WORK INSTRUCTION
Would you retype the listing below word for word, without any of its pictures?

(INPUT RECORDS Opens)

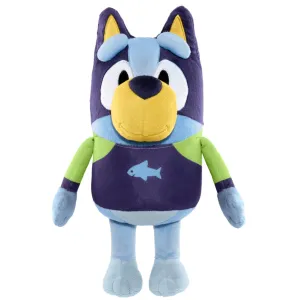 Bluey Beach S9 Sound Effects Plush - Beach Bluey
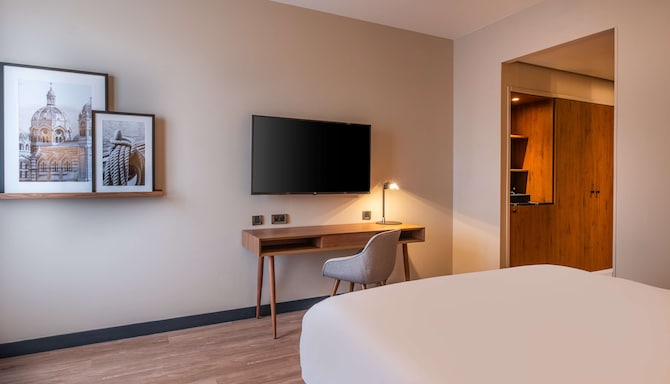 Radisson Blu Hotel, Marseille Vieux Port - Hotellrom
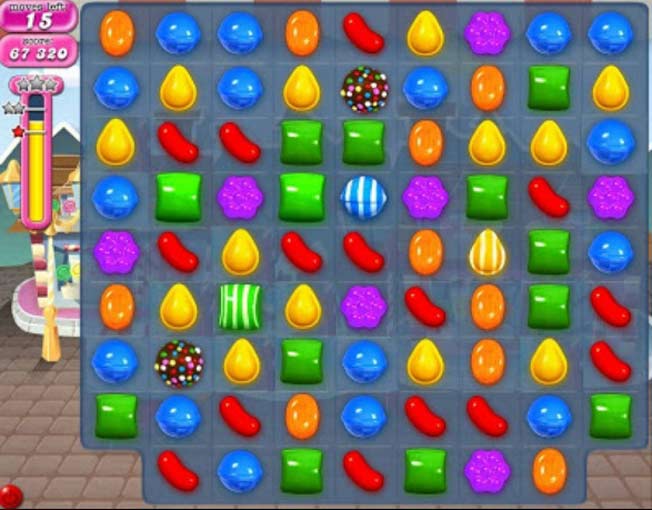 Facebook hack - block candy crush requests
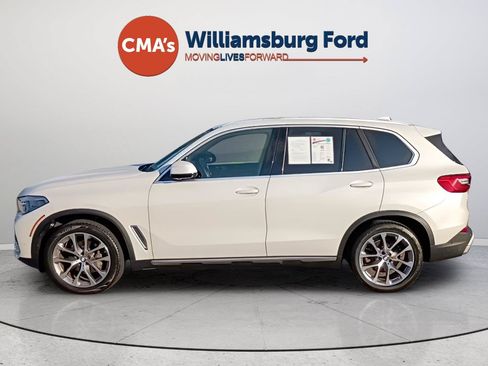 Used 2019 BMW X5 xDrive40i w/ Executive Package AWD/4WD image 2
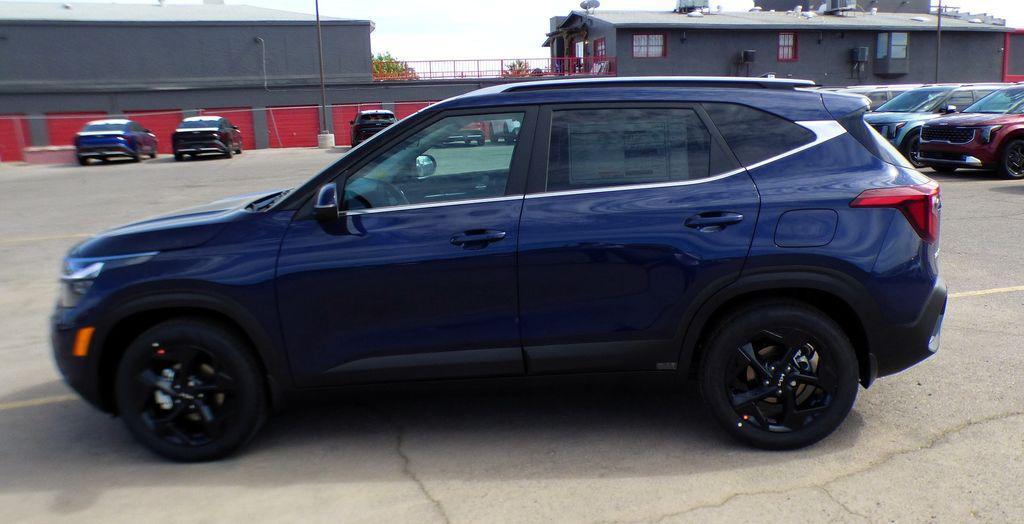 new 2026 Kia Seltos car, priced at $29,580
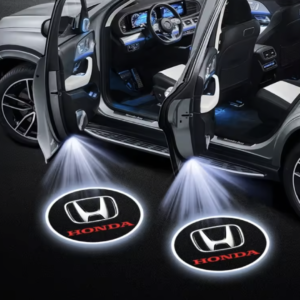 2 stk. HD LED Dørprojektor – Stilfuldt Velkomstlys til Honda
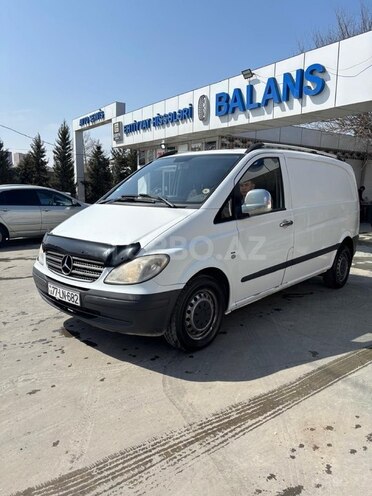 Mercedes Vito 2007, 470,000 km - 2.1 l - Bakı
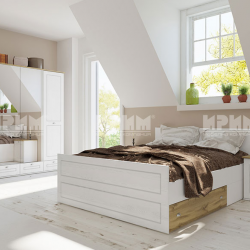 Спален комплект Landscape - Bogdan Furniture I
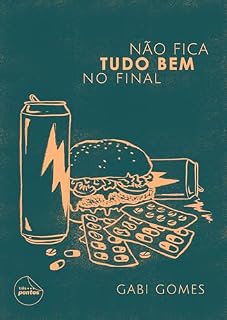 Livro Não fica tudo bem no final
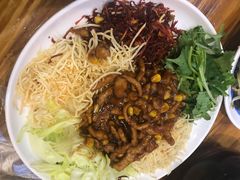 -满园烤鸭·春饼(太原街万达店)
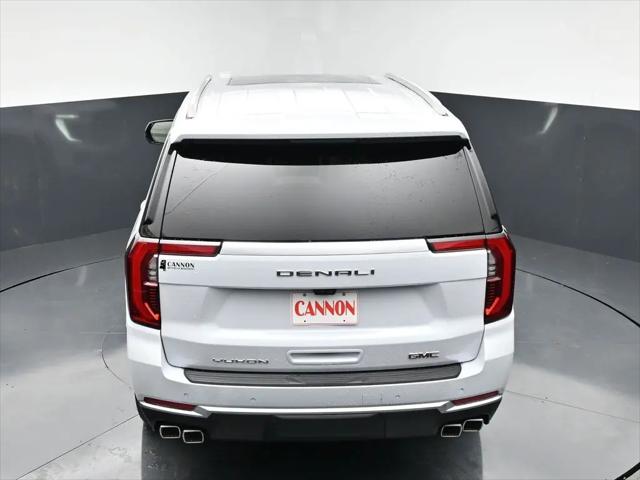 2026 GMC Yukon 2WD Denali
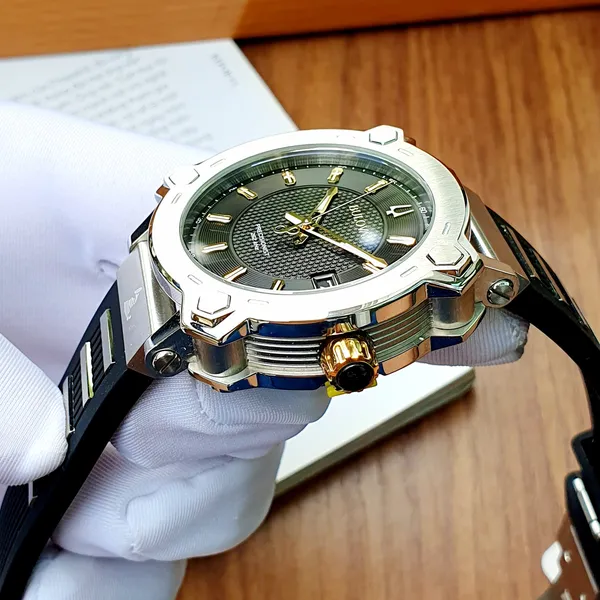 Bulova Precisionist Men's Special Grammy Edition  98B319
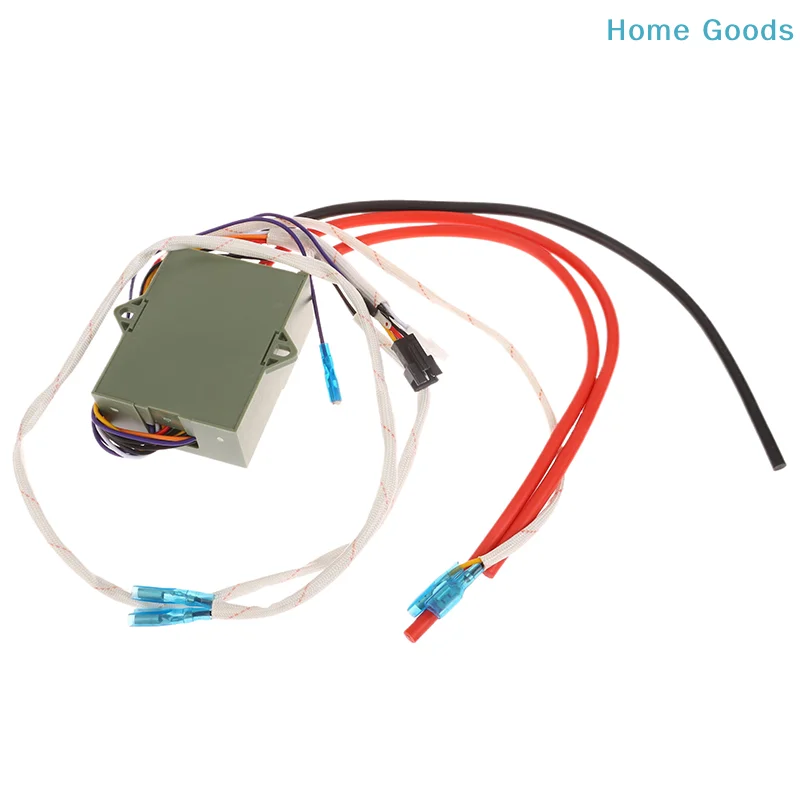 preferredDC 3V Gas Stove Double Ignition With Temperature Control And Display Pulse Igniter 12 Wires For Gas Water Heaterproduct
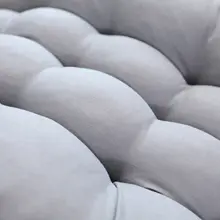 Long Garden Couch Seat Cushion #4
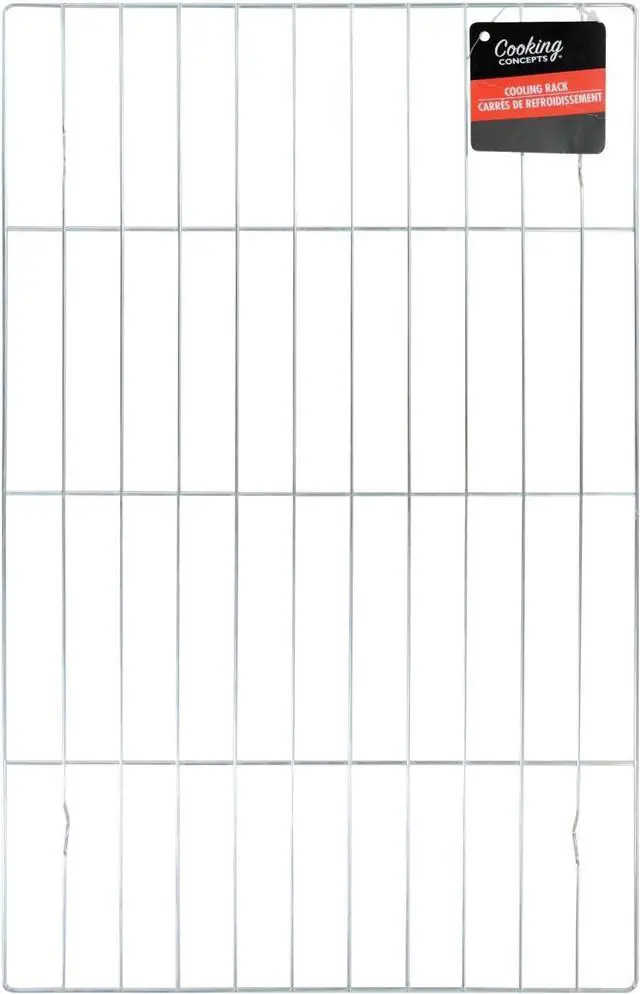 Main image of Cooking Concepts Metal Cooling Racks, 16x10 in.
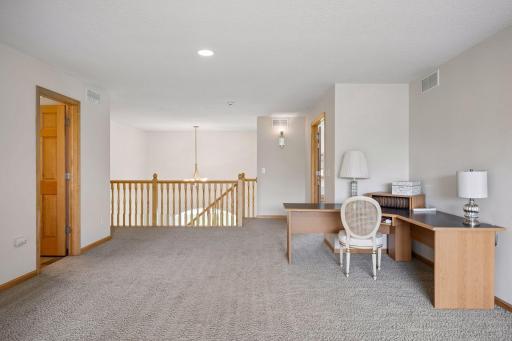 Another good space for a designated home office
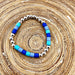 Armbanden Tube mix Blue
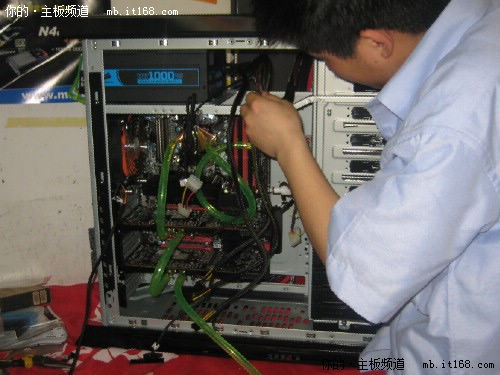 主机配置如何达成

(INPUT RECORDS Closes)

ANSWER TO THIS TASK
 Bluey Beach S9 Sound Effects Plush - Beach Bluey
 Radisson Blu Hotel, Marseille Vieux Port - Hotellrom
 Facebook hack - block candy crush requests
 Used 2019 BMW X5 xDrive40i w/ Executive Package AWD/4WD image 2
 new 2026 Kia Seltos car, priced at $29,580
 2 stk. HD LED Dørprojektor – Stilfuldt Velkomstlys til Honda
 Mercedes Vito 2007, 470,000 km - 2.1 l - Bakı
 Спален комплект Landscape - Bogdan Furniture I
 Livro Não fica tudo bem no final
 -满园烤鸭·春饼(太原街万达店)
 2026 GMC Yukon 2WD Denali
 Bulova Precisionist Men's Special Grammy Edition  98B319
 preferredDC 3V Gas Stove Double Ignition With Temperature Control And Display Pulse Igniter 12 Wires For Gas Water Heaterproduct
 Long Garden Couch Seat Cushion #4
 Main image of Cooking Concepts Metal Cooling Racks, 16x10 in.
 Another good space for a designated home office
 Armbanden Tube mix Blue
 主机配置如何达成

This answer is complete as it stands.